There have already been proposed injectors with a metering servovalve of a balanced type, in which the open/close element in a closed position is subject to substantially zero axial actions of pressure so that it is possible to reduce both preloading of the spring and the force of the electro-actuator. In a known balanced metering servovalve, the valve body comprises an axial stem, which is provided with an exhaust duct of the control chamber and is designed to guide the armature of the electromagnet axially. The open/close element is formed by a bushing engaging in a fluid-tight way with the stem, which is fixed with respect to the armature.
The exhaust duct of the control chamber comprises an axial stretch and at least one radial stretch, which gives out onto a lateral surface of the stem. Since the armature is in general in the form of a plate, or notched disk and is made of a single piece with the bushing, the moving element of the electro-actuator has a considerable mass, and is thus subject to considerable rebounds during closing, with a very low reactivity.
Furthermore, since the bushing must form a seal with the lateral surface of the stem and the open/close element must close the exhaust duct via engagement with an arrest element, the bushing must be machined with extreme precision and be made of a very hard material. The entire bushing-armature plate ensemble must hence be made of said hard material so that, on the one hand, there is a lot of swarf of said material and, on the other, machining thereof is very difficult and costly.

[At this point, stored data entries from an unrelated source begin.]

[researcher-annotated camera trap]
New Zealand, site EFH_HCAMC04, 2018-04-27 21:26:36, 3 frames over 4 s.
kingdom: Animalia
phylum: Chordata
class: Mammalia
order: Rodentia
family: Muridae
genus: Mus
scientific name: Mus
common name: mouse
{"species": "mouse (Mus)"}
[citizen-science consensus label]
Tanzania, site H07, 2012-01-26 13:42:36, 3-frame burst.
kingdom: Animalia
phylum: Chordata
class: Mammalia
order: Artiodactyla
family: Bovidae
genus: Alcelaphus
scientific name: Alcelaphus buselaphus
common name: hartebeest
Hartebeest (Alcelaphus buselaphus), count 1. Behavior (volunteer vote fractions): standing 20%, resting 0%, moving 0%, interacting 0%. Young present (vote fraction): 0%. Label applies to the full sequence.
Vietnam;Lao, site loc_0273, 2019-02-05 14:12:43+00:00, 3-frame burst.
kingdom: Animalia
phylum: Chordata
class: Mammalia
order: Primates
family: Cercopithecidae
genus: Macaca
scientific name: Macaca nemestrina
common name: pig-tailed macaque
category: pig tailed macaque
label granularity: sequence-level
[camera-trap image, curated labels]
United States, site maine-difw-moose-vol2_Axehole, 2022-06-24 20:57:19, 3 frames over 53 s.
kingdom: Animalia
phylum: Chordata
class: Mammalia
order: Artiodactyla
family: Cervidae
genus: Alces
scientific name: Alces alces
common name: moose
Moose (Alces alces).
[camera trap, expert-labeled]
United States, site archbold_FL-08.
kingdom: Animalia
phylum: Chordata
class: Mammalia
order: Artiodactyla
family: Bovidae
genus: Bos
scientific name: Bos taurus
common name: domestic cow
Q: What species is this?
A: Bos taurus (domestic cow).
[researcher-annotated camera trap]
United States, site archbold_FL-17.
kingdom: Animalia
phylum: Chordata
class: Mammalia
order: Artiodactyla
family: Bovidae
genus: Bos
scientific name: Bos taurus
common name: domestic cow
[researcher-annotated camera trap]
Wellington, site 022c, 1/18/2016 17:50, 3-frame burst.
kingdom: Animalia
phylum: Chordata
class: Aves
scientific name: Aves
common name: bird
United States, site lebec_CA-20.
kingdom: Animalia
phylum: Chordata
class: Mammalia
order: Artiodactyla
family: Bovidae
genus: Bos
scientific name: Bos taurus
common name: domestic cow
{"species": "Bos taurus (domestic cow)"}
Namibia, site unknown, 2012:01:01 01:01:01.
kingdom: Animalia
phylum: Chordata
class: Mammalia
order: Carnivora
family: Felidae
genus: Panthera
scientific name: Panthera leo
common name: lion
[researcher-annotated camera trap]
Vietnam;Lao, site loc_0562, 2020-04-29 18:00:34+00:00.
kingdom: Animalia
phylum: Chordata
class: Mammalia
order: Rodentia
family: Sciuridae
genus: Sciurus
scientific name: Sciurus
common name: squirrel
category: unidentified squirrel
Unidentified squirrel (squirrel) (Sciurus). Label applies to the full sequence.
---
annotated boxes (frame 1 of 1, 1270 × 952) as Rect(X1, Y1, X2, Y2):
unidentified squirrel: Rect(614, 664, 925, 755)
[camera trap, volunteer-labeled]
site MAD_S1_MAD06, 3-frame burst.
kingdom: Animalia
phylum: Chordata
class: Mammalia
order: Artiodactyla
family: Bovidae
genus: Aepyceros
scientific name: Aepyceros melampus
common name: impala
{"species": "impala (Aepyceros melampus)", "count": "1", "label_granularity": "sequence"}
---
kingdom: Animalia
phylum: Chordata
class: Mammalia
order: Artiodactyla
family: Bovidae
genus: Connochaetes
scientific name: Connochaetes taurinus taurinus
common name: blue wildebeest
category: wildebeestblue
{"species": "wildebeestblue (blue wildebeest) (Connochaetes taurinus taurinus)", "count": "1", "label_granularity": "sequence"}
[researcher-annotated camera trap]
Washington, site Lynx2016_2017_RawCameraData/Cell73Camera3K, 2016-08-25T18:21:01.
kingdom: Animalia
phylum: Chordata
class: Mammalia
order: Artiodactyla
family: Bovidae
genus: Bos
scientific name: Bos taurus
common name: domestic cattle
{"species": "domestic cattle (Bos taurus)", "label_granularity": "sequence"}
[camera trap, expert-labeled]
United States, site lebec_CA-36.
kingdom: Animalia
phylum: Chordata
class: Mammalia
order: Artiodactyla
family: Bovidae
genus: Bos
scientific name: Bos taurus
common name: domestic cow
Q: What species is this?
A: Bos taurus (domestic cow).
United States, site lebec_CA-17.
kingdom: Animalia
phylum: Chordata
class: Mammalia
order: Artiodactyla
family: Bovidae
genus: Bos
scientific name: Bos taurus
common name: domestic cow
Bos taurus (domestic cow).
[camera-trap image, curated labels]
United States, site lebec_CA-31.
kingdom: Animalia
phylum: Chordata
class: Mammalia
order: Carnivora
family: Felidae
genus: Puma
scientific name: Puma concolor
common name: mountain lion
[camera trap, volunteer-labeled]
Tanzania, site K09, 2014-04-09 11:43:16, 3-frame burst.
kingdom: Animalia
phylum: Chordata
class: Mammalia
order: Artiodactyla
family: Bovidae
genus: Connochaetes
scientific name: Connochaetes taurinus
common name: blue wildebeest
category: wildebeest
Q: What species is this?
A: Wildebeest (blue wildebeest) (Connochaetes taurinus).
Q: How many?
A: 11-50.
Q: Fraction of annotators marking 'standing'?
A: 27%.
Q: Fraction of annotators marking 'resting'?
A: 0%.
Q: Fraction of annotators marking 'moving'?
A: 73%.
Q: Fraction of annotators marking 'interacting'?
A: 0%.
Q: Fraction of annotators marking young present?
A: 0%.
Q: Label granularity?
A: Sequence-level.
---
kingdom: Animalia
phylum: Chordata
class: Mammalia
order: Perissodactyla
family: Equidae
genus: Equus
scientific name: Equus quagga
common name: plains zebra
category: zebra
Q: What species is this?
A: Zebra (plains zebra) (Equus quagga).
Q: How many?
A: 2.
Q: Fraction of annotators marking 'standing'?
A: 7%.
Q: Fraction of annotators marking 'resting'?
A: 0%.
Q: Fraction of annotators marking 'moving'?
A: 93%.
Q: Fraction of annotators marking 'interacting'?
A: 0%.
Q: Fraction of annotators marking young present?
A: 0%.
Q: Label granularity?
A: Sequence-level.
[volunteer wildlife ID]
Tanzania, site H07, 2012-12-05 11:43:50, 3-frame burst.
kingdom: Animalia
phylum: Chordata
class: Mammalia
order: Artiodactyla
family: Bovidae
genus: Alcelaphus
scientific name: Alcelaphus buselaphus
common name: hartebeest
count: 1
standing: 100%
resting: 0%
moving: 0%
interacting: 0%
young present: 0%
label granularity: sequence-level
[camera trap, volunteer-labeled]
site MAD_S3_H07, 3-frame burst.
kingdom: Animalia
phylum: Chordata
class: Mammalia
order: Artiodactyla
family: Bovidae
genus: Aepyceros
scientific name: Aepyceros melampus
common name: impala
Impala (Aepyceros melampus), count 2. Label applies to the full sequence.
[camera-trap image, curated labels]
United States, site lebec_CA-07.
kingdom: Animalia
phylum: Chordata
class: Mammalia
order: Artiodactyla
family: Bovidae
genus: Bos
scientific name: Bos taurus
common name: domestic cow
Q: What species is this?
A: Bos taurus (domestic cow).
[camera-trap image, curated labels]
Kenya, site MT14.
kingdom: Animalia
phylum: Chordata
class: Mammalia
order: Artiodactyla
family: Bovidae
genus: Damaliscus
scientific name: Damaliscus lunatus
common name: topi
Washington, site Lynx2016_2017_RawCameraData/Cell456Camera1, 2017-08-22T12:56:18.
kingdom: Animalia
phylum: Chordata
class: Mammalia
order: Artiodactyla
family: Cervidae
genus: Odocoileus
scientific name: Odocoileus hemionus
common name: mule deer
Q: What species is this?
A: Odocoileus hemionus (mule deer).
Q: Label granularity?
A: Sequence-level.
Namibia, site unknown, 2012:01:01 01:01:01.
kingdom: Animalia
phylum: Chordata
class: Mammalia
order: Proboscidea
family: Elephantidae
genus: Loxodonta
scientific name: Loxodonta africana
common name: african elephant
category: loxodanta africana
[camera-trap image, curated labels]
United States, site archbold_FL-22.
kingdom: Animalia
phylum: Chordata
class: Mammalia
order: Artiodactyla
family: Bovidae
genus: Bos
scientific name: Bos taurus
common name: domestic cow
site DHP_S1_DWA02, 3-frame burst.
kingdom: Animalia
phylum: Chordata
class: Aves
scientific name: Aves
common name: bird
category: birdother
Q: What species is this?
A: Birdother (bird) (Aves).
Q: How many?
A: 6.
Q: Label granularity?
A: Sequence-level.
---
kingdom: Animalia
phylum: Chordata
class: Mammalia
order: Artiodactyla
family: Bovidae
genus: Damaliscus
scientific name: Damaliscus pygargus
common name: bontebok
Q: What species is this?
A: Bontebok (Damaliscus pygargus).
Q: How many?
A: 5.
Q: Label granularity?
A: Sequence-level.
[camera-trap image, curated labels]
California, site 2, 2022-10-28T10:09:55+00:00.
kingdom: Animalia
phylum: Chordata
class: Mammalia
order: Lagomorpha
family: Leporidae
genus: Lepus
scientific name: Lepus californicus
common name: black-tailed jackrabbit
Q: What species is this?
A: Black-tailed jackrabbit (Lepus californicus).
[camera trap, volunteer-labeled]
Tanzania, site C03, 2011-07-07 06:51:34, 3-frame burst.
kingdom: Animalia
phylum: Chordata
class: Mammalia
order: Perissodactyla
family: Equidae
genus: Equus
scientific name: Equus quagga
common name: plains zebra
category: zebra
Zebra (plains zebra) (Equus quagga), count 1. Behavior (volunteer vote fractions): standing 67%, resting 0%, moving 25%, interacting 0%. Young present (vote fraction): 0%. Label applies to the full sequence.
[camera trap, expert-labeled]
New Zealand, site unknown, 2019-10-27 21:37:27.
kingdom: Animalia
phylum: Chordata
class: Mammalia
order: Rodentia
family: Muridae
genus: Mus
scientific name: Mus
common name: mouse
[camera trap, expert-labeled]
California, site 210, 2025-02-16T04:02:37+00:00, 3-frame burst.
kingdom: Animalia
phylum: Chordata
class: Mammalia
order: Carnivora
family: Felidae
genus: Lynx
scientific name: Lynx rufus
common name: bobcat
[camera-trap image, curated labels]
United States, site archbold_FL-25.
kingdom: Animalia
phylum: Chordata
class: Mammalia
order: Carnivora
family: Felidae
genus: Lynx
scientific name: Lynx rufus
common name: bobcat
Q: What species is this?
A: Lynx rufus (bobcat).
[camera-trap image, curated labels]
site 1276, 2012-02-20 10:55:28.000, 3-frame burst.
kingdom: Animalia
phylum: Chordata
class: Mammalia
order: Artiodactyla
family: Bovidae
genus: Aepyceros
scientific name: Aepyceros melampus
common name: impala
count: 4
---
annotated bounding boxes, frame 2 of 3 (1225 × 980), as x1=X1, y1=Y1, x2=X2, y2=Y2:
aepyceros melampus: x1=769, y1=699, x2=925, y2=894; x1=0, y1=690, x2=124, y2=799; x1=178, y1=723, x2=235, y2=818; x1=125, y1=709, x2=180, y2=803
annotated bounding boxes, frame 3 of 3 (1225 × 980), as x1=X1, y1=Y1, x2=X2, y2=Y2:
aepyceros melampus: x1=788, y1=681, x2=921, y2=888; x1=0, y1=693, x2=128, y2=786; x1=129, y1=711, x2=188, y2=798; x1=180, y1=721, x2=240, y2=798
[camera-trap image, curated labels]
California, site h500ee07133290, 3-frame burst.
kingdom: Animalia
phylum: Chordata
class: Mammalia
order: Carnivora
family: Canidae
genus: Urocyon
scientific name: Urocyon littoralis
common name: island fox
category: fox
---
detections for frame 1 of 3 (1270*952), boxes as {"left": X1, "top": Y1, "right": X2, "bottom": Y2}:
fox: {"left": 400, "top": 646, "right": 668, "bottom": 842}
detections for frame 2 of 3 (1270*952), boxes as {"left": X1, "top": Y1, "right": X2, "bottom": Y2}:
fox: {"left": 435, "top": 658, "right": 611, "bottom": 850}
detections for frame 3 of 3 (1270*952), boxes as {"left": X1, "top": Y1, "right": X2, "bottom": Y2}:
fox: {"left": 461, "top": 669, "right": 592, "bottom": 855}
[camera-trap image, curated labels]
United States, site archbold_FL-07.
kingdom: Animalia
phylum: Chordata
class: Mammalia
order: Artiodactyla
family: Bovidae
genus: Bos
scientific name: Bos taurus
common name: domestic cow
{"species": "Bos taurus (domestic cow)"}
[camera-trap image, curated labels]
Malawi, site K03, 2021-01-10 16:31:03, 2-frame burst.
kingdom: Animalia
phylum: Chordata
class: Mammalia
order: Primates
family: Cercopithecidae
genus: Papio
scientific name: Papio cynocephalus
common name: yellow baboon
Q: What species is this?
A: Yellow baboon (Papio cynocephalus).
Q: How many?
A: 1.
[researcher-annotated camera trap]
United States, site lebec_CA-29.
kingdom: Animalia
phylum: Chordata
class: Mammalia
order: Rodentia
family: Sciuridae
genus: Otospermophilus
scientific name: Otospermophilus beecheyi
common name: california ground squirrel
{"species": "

In this servovalve, even though the travel of the open/close element is just a few microns, the forces and the accelerations involved, to which it is subject, can lead to an inevitable rebound of the open/close element during closing. In turn, the marked hardnesses of the parts and the small surfaces, which are in contact along a ring of a width of 1-2 hundredths of a millimeter, favor said rebound, causing a re-opening and a corresponding emptying of the volume of the control chamber.